PASSAGE

· · ·

The Proposed Guidelines differ from prior releases in several substantive ways. Instead of separate guidelines for horizontal and vertical mergers, they combine enforcement priorities into one comprehensive set of 13 guidelines. They reflect the Antitrust Agencies' desire to view markets and competition in a multi-dimensional manner, creating new theoretical approaches or reviving seemingly dated avenues to challenge more mergers, especially those deemed as ecosystem-driven, concentric, or conglomerate mergers.2

Prior Merger Guidelines generally reflected existing Antitrust Agency practice, but the Proposed Guidelines establish an expansive enforcement framework that would potentially push the boundaries of prior practice by adopting new theories of anticompetitive harm. The Proposed Guidelines are the first version to cite antitrust cases (some of which are dated) in an attempt to provide a roadmap of where the Antitrust Agencies hope to drive antitrust enforcement. It remains to be seen where the courts would land in their acceptance of the Proposed Guidelines considering this clear shift away from consensus.

The Five Things You Need To Know

1. Greater Than 30% Market Shares are Presumptively Unlawful

The Proposed Guidelines significantly alter the structural presumptions used to identify mergers that may be found to substantially lessen competition, and these changes would lead to an increase in the number of transactions that could be found anticompetitive.3 Notably, the Proposed Guidelines suggest that a merger would be presumptively unlawful if it has a post-merger Herfindahl-Hirschmann Index ("HHI") of 1,800, and an increase in the HHI of 100 from pre-merger levels. The new thresholds would represent a significant reduction to the existing thresholds (from the 2010 Merger Guidelines) of 2,500 and 200, respectively.4

The Proposed Guidelines also add that any merger with a market share over 30%, and a change in HHI of 100 from pre-merger levels, would be presumptively unlawful.5

  2010 Horizontal Merger Guidelines Proposed Guidelines
Post-Merger HHI and Change in HHI Levels 2,500 and change in HHI greater than 200 Greater than 1,800 and change in HHI greater than 100
Merged Company's Market Share No stated market share presumption. Market share is "useful to the extent it illuminates the merger's likely competitive effects."6 Share greater than 30%, and change in HHI greater than 100

The proposed changes create a low burden for the Antitrust Agencies to find a structural presumption of illegality. In a hypothetical market with 10 competitors with disaggregated market shares of 16%, 15%, 10%, 10%, 10%, 9%, 8%, 8%, 7%, and 7%, the transaction would be presumptively unlawful where competitors No. 1 and No. 2 merge because the combination would result in a market share greater than 30% and an HHI index change of 480. This would be the case in any merger with similar market share scenarios.

· · ·

EXTRACTED DATA
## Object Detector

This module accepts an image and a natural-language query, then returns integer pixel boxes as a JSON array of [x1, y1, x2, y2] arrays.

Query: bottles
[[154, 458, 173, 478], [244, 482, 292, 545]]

· · ·

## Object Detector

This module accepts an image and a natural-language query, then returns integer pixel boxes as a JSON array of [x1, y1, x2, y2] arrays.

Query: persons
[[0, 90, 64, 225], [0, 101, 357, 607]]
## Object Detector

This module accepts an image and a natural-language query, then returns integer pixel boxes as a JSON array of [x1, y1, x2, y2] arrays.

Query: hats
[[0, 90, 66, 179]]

· · ·

TASKS AND EXERCISES
1. Answer these questions from the passage on the Proposed Guidelines:
(a) Into how many guidelines do the Proposed Guidelines combine enforcement priorities?
(b) What post-merger HHI and HHI change thresholds did the 2010 Merger Guidelines set?
(c) In the hypothetical ten-competitor market, what HHI change results when competitors No. 1 and No. 2 merge?
2. Carry on the passage on the Proposed Guidelines from where it stops.
The listing is separate material and has no connection to the passage on the Proposed Guidelines.

FINAL ANSWERS
1.
(a) 13
(b) 2,500 and 200
(c) 480

2.
Importantly, the Proposed Guidelines make prominent the 30% market share presumption from the U.S. Supreme Court's 1963 decision in United States v. Philadelphia National Bank.7 Although the Philadelphia National Bank structural presumption framework continues to be accepted by U.S. federal courts, many have rebuked the 30% figure as merger enforcement evolved over the past 60 years.8 Subsequent case law has called into question whether an alleged market share threshold would be conclusive proof of a merged firm's market power.9

2. New Frameworks for Digital Markets, Nascent Competitors, Innovation

The Proposed Guidelines directly address issues commonly associated with recent technology and digital transactions.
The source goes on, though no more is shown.